Treść zadania — Podaj, w ilu wierszach poniższych rekordów występuje słowo „What”. Wielkość liter ma znaczenie, a odpowiedzią ma być sama liczba.

Wykaz rekordów —
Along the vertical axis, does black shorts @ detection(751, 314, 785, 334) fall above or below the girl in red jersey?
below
* * *
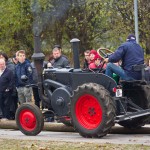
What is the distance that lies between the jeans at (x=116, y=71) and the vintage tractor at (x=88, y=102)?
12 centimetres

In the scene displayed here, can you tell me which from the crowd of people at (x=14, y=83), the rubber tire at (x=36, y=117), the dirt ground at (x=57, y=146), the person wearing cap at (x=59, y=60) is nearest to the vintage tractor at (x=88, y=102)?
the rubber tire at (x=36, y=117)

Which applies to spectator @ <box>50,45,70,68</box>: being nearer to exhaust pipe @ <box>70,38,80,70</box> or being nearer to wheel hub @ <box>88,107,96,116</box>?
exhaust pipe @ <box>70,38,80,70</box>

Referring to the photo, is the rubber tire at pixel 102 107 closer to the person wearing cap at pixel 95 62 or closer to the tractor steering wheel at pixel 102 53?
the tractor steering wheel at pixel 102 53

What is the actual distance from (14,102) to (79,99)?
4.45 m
--
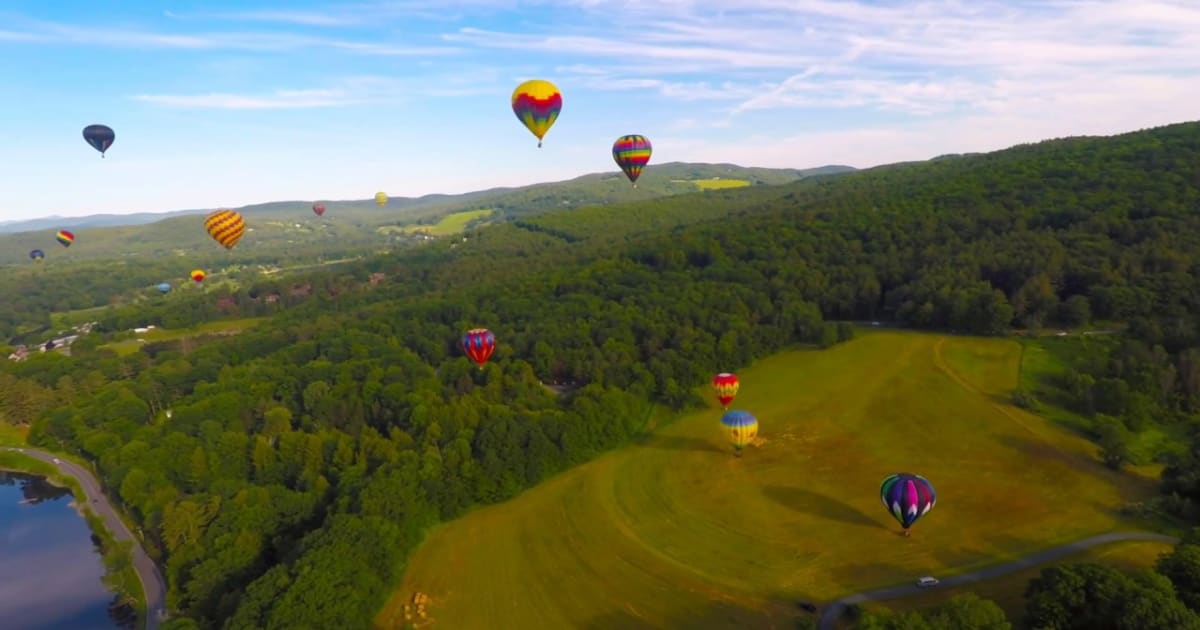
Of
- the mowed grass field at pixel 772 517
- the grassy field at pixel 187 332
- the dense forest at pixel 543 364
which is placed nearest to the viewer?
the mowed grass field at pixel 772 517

Odpowiedź pisemna — 2